Bruce Willis accettò di ridurre lo stipendio del 99% perché voleva lavorare con una delle più grandi leggende di Hollywood

Il protagonista di Pulp Fiction ha accettato di riscuotere il minimo imposto dal sindacato.

Bruce Willis è ormai in pensione da tempo a causa della demenza frontotemporale di cui soffre, ma abbiamo ancora gli innumerevoli film che ha realizzato nel corso della sua carriera a lenire la mancanza. La verità è che, in più di un’occasione, è stato accusato di essere troppo guidato dalla sete di denaro nelle sue scelte professionali, ma ciò non gli ha impedito di ridurre significativamente il suo stipendio in casi molto specifici, soprattutto per lavorare con delle vere e proprie leggende di Hollywood.

Molti di voi starnano pensando a Pulp Fiction, un film per il quale ha guadagnato 800.000 dollari più una quota sugli utili, ma la verità è che ce n’è un altro per il quale il suo stipendio è stato ancora più basso, al punto che non ha non guadagno nemmeno l’1% di quello che guadagna in quel momento. Il titolo in questione è La vita a modo mio e l’idea di poter lavorare con Paul Newman era troppo allettante per pensare ai soldi.

Quando uscì nei cinema nel 1994, fu una sorpresa vedere Willis dare vita a uno dei suoi personaggi principali. Del resto l’attore non è apparso nei titoli di testa ed era assente dal materiale promozionale distribuito alla stampa, una rarità per una star del suo calibro, ma alquanto comprensibile se si tiene conto del suo coinvolgimento nel film.

Willis aveva già lavorato poco prima con il regista Robert Benton in Billy Bathgate – A scuola di gangster. Inoltre, la star di La vita a modo mio sarebbe stata nientepopodimeno che il mitico Paul Newman, una leggenda di Hollywood che Willis adorava, quindi non ci ha pensato nemmeno un secondo quando Benton lo contattò e gli disse: “Questo non è come Billy, lo sappiamo non abbiamo soldi qui, stiamo tutti realizzando questo film con il budget più basso possibile.” La risposta di Willis fu chiara e forte:

Non preoccuparti per i soldi. Ci divertiremo.

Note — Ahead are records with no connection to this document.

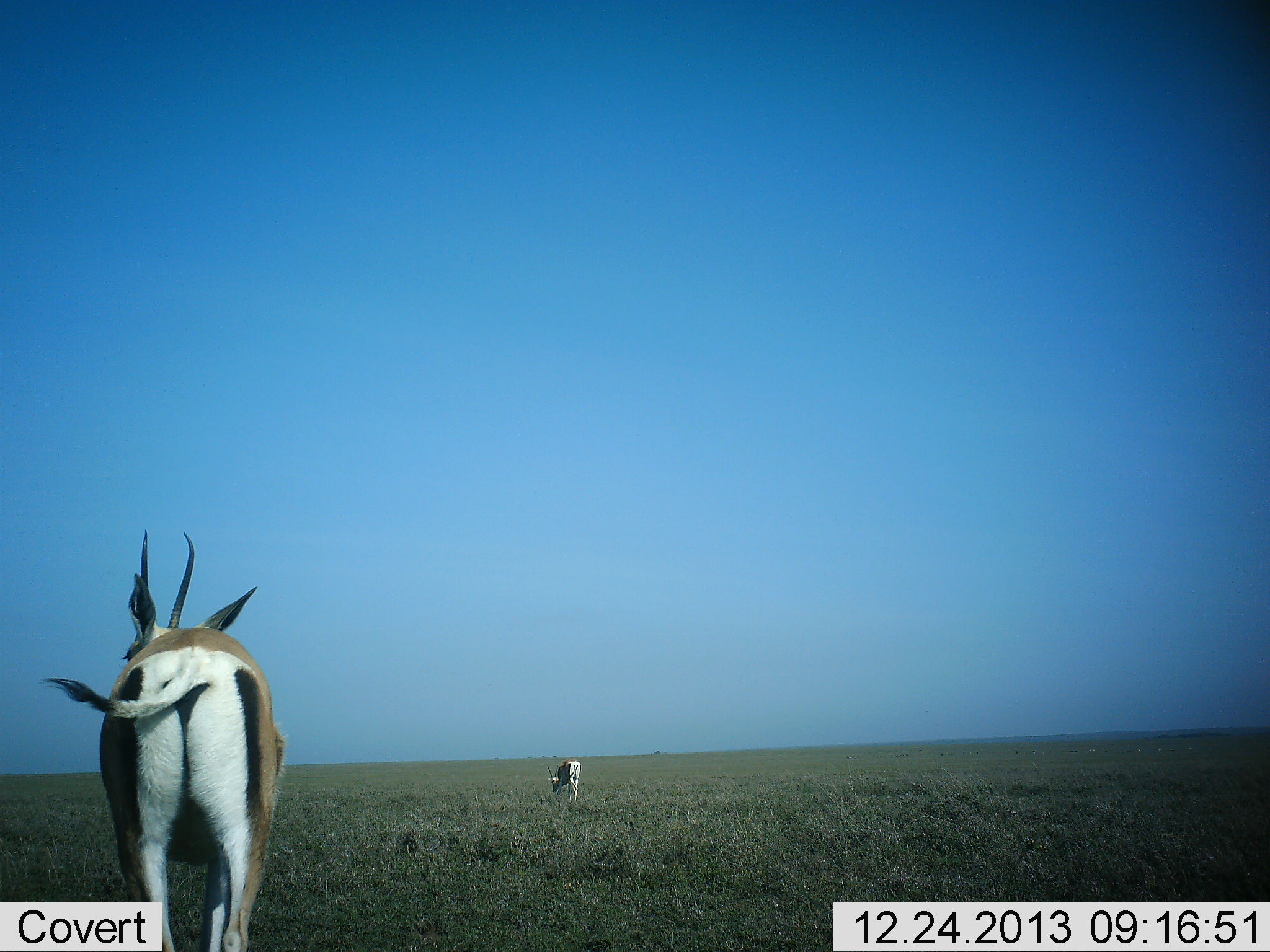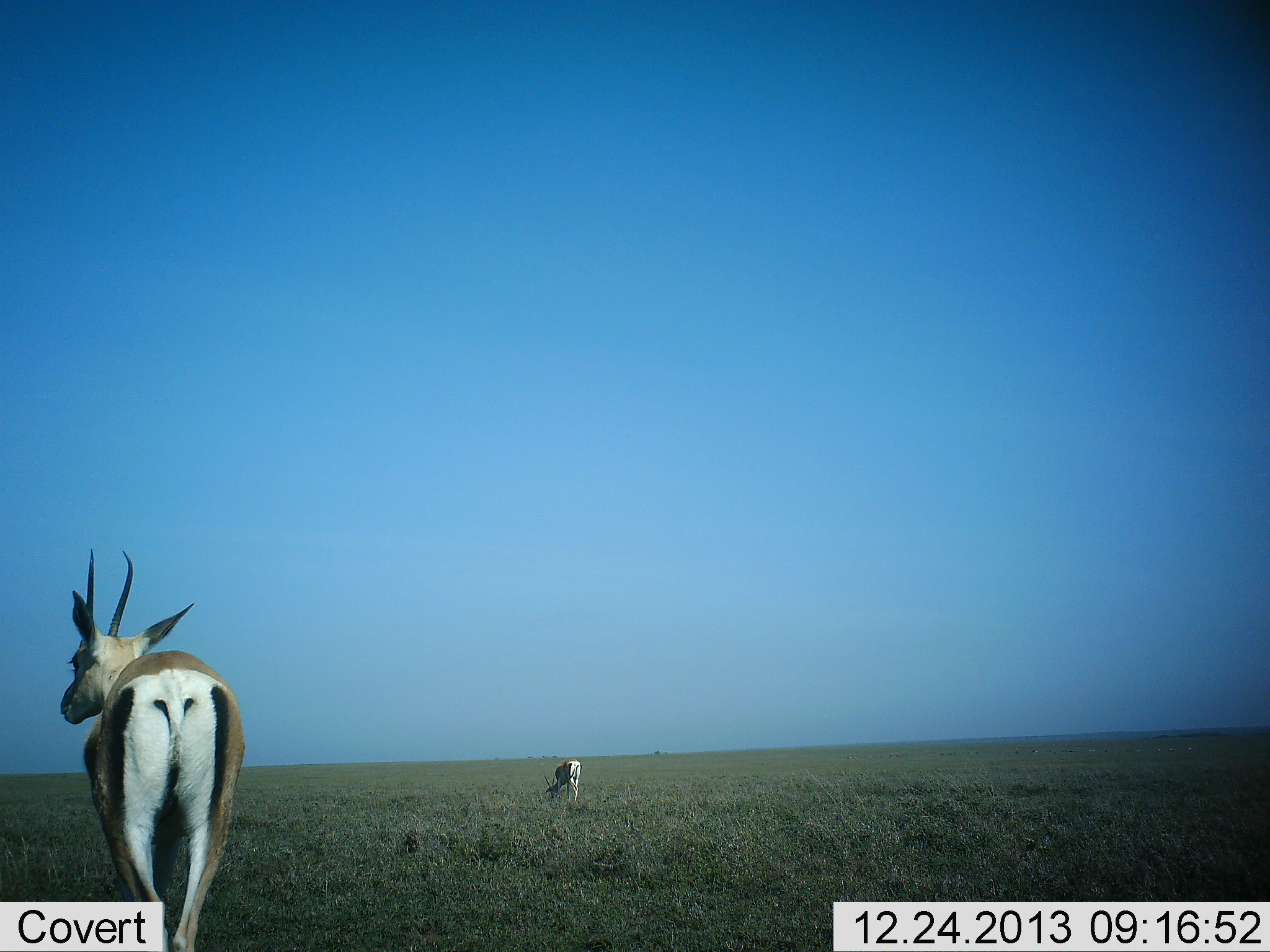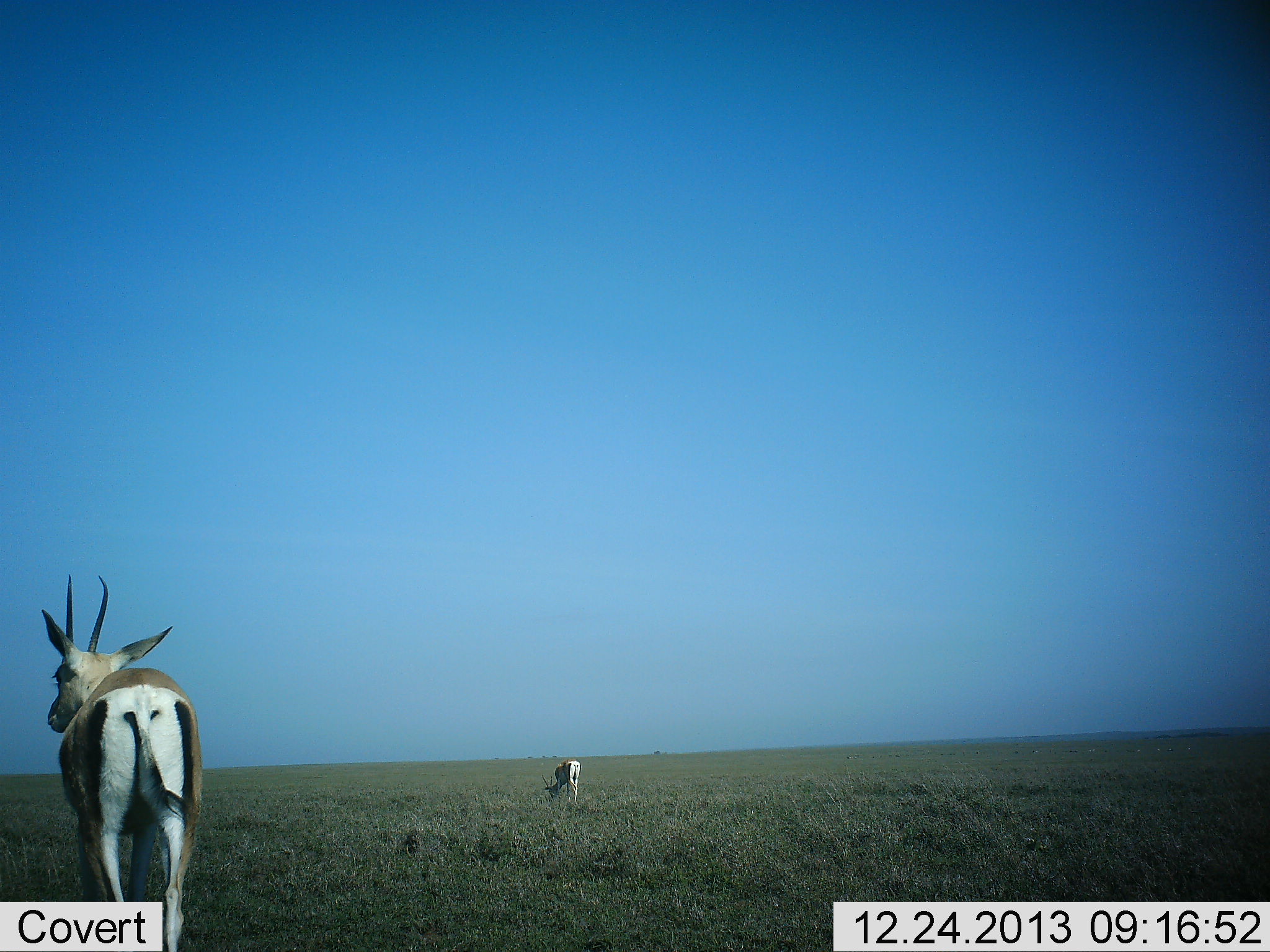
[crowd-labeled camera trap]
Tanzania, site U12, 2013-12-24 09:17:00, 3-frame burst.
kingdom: Animalia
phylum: Chordata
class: Mammalia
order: Artiodactyla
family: Bovidae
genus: Nanger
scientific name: Nanger granti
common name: grant's gazelle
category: gazellegrants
Gazellegrants (grant's gazelle) (Nanger granti), count 2. Behavior (volunteer vote fractions): standing 60%, resting 0%, moving 40%, interacting 0%. Young present (vote fraction): 0%. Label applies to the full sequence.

Tutto ciò ha portato Willis a non guadagnare i 15 milioni di dollari che guadagnava in quel momento a ruolo. Invece, l’attore ha accettato di farsi pagare il minimo imposto dal sindacato degli attori. Ovvero solamente 1.400 dollari a settimana di riprese. Considerando che le registrazioni sono durate dal novembre 1993 al febbraio 1994, il suo stipendio non si è mai avvicinato nemmeno a 150.000 dollari, che rappresenterebbero l’1% del suo compenso abituale…

Nel film Willis interpreta Carl Roebuck, un imprenditore per il quale il personaggio di Newman lavora sporadicamente e che ha citato in giudizio in più di un’occasione. E ama irritare Carl, arrivando al punto di flirtare apertamente con la sua ragazza, interpretata da Melanie Griffith, alla minima occasione.

Paul Newman e Bruce Willis si erano già incontrati

Lavorare di nuovo con Paul Newman era qualcosa che Bruce Willis desiderava fare da oltre un decennio. E sì, abbiamo detto “di nuovo”, dal momento che il protagonista di Die Hard ha fatto una comparsa in Il verdetto. Però Newman non se lo ricordava.

Durante le riprese di La vita a modo mio, Willis ricordò a Newman che avevano già condiviso un set, ma quest’ultimo non se lo ricordava e disse: “L’abbiamo fatto? Non ricordo. Dove abbiamo lavorato insieme?” Il giorno successivo Willis si presentò con una VHS che mostrava una scena de Il verdetto di Sidney Lumet, in cui l’attore era presente sullo sfondo. Una curiosità che custodiva con grande orgoglio, ma che colse Newman completamente di sorpresa.

In un’intervista con Playboy, che risale un paio d’anni dopo la première di La vita a modo mio, Willis ha commentato che Carl Roebuck era uno dei personaggi preferiti della sua carriera, sottolineando anche quanto sia stato fantastico lavorare con Newman:

“Paul Newman è straordinario. Settant’anni e provo ancora cose nuove ad ogni ciak. Un ragazzo come lui non dovrebbe farlo; poteva semplicemente presentarsi ed essere la star. Ma non è stato così nemmeno per un minuto. Abbiamo passato molto tempo a ridere. Era una cosa da maschi, cercare di infastidirsi a vicenda.”